> _EXERCISE BRIEF_: For the data that follows, report how many lines include the string "genus", and write the number alone.

Stored data entries
<<<<
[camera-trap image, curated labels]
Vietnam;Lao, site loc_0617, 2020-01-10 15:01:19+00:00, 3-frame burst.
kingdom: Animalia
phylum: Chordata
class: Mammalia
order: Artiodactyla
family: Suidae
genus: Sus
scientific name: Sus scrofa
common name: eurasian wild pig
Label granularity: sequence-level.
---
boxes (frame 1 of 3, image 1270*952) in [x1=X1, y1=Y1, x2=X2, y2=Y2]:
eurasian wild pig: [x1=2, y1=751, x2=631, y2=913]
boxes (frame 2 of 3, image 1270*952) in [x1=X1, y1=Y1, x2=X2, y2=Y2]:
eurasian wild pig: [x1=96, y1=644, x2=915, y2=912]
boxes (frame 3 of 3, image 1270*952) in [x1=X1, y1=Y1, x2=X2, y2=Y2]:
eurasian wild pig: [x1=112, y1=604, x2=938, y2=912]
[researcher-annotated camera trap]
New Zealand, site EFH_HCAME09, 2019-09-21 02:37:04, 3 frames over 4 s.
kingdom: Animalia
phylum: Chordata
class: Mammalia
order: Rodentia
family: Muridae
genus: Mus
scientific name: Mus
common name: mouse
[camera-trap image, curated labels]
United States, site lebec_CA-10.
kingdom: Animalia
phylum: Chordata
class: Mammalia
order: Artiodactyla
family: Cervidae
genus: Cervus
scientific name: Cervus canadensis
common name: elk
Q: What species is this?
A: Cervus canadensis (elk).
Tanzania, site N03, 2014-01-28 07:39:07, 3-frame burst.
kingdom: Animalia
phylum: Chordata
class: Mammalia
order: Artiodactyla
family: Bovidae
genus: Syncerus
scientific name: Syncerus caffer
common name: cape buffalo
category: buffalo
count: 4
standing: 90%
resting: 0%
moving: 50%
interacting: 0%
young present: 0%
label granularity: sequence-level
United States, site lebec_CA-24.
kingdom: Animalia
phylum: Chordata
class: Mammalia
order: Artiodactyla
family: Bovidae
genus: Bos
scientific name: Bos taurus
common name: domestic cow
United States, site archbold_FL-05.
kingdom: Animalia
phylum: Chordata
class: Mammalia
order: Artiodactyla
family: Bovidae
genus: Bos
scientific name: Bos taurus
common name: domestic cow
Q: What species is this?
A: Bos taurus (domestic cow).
>>>>
> _ANSWER BOX_: 6